## [REQUEST]
Repeat exactly the lines from the line containing "From the scene" to the last line of the listing, including both.

(Spatial question entries)

* * * * * * * * *

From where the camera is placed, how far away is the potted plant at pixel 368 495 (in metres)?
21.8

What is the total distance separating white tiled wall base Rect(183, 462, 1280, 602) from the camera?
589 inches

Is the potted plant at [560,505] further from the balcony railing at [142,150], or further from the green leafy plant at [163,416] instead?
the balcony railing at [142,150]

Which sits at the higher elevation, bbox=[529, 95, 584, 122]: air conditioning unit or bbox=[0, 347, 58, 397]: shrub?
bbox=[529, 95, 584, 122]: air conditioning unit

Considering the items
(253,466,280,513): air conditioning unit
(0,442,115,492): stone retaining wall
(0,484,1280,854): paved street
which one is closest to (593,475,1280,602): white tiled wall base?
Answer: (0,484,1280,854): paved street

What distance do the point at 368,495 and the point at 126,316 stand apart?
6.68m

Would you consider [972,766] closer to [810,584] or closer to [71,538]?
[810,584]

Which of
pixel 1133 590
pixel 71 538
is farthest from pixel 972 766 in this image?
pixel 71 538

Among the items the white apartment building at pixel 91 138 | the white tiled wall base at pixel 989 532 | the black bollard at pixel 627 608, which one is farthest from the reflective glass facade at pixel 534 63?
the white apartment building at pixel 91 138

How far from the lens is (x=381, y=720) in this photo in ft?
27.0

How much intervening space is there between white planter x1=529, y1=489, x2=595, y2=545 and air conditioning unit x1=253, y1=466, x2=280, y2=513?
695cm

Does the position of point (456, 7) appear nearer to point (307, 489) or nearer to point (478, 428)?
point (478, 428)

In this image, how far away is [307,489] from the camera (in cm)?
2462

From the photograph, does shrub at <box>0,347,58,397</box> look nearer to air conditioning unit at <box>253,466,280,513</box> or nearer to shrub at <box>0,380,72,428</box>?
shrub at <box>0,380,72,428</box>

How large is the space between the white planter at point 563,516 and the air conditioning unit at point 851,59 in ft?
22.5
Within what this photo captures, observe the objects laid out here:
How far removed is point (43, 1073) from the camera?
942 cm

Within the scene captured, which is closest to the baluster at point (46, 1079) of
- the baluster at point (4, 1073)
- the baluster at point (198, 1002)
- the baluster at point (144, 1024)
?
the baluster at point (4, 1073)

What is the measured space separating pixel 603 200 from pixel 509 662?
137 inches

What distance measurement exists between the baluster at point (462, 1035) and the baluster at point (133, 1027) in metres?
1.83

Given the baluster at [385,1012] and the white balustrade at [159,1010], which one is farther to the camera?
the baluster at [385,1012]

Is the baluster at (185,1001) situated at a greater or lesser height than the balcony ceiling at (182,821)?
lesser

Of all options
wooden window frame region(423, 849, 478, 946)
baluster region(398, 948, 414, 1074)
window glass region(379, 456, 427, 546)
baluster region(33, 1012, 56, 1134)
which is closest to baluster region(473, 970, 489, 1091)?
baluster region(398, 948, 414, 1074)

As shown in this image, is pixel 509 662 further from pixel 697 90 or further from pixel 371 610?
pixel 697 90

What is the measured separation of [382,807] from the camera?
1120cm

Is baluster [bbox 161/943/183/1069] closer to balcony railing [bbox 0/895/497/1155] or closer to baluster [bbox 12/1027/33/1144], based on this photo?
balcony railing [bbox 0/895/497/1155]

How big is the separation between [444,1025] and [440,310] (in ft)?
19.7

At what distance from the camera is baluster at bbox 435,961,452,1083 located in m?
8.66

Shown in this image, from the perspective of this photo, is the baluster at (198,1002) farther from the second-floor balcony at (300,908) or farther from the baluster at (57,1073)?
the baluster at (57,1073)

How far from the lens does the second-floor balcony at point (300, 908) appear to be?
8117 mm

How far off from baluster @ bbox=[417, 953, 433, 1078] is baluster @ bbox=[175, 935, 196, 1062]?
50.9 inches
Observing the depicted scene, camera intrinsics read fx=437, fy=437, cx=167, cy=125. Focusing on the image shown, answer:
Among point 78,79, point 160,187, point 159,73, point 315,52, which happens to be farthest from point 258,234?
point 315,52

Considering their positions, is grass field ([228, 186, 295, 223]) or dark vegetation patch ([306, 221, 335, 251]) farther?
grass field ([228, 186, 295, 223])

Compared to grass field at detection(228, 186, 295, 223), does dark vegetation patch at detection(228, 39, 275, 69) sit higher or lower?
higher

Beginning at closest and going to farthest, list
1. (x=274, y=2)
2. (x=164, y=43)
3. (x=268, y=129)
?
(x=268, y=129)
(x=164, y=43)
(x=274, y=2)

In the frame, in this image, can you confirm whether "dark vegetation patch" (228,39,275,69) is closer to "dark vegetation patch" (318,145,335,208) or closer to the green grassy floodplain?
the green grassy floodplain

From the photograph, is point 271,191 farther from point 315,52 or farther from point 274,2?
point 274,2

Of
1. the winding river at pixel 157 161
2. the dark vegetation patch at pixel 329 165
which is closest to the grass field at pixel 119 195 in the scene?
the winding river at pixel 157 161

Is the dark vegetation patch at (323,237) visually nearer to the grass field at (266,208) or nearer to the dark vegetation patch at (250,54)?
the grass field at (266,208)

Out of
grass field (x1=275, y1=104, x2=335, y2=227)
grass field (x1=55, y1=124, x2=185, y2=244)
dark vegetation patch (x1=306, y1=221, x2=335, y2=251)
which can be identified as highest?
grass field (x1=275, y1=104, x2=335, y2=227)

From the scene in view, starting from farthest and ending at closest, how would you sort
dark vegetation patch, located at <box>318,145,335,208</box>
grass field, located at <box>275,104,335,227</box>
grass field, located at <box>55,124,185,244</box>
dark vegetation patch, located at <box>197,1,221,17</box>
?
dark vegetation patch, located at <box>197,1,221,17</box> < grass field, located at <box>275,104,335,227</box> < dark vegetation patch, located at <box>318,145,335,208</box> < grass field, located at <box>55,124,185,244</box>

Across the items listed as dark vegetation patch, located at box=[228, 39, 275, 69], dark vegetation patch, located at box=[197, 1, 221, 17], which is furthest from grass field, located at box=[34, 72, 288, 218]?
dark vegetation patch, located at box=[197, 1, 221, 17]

* * * * * * * * *

## [RIGHT ANSWER]
From the scene in view, starting from farthest and ending at closest, how would you sort
dark vegetation patch, located at <box>318,145,335,208</box>
grass field, located at <box>275,104,335,227</box>
grass field, located at <box>55,124,185,244</box>
dark vegetation patch, located at <box>197,1,221,17</box>
?
dark vegetation patch, located at <box>197,1,221,17</box> < grass field, located at <box>275,104,335,227</box> < dark vegetation patch, located at <box>318,145,335,208</box> < grass field, located at <box>55,124,185,244</box>

Across the items listed as dark vegetation patch, located at box=[228, 39, 275, 69], dark vegetation patch, located at box=[197, 1, 221, 17], which is furthest from grass field, located at box=[34, 72, 288, 218]?
dark vegetation patch, located at box=[197, 1, 221, 17]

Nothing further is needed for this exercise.